Sunday, February 26, 2006

End of productive weekend

I really do need the change of scene and change of pace that even a brief trip to Hume provides. My work, with workdays that begin with my morning AV briefing at about 6AM and often don’t conclude until after ten can leave me quite wrung out by Friday afternoon, with many household chores, like laundry and vacuuming still undone. Sometimes I drive to the country late Friday evening, but for the last two weekends, I have waited until Saturday morning. This weekend there were two reports to write, a Saturday evening ‘Renaissance Dinner’ sponsored by our small congregation and a baptismal church service on Sunday morning. The words of this powerful service are worth sharing, but I don’t have my personal copy of the Book of Common Prayer. I must order one.

This evening was my third faculty-student dinner. 12 students showed up, though there were no sign ups yesterday. We had good discussions about legalizing marijuana and reinstating the draft.

My lids are drooping, so I must conclude. Matter over mind – it happens!

#### [Data excerpt]
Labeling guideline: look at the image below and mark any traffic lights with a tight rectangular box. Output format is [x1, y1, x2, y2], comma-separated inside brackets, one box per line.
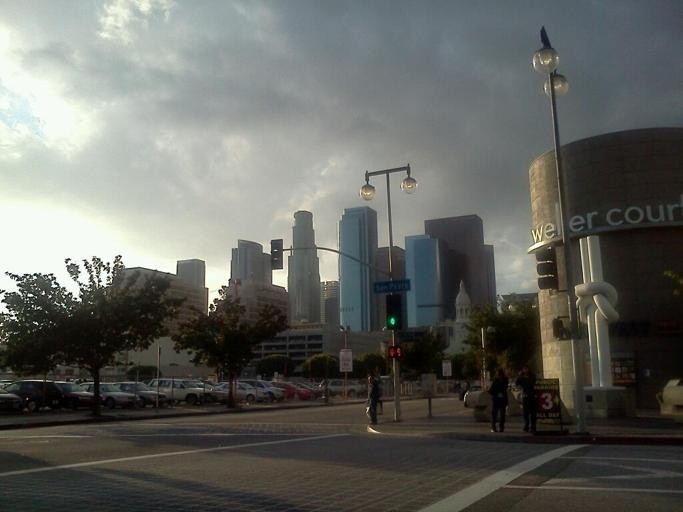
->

#### [Exercises to complete]
**A.** Summarize the weekend journal entry in two sentences.
**B.** Carry the weekend journal entry on from its final line.

#### [Task-by-task results]
**A.** The writer explains that even a brief trip to Hume brings a needed change from long workdays, and lists a weekend with two reports to write, a 'Renaissance Dinner' sponsored by the congregation, and a baptismal service on Sunday morning. That evening brought the writer's third faculty-student dinner, where 12 students discussed legalizing marijuana and reinstating the draft.

**B.**
I drifted off with hands on the key board. Tomorrow is another day and a busy one.

Thursday, February 23, 2006

"I am only one..."

The following is quotation from Edward Everett Hale, in a volume entitled 'Masterpieces of Religious Verse' (Thanks to University Librarian Diana Vogelsong for the reference. It has hung over my various desks at AU for more than 30 years. It seems worth quoting as a counterpoint to my two notes on 'drift to low performance' just written.

I am only one,
but still I am one.

I cannot do everything, but I still can do

And because I cannot do everything,
I will not refuse to do the something that I can do.

'Drift to Low Performance' Part II. A Shorn Tree Trunk on Our Mall

AU’s center-of-campus mall is made more beautiful by two rows of giant, venerable trees that grace the sidewalks on each side. But one day, last August, tragedy struck. A heavy limb fell from one these giants and struck a student.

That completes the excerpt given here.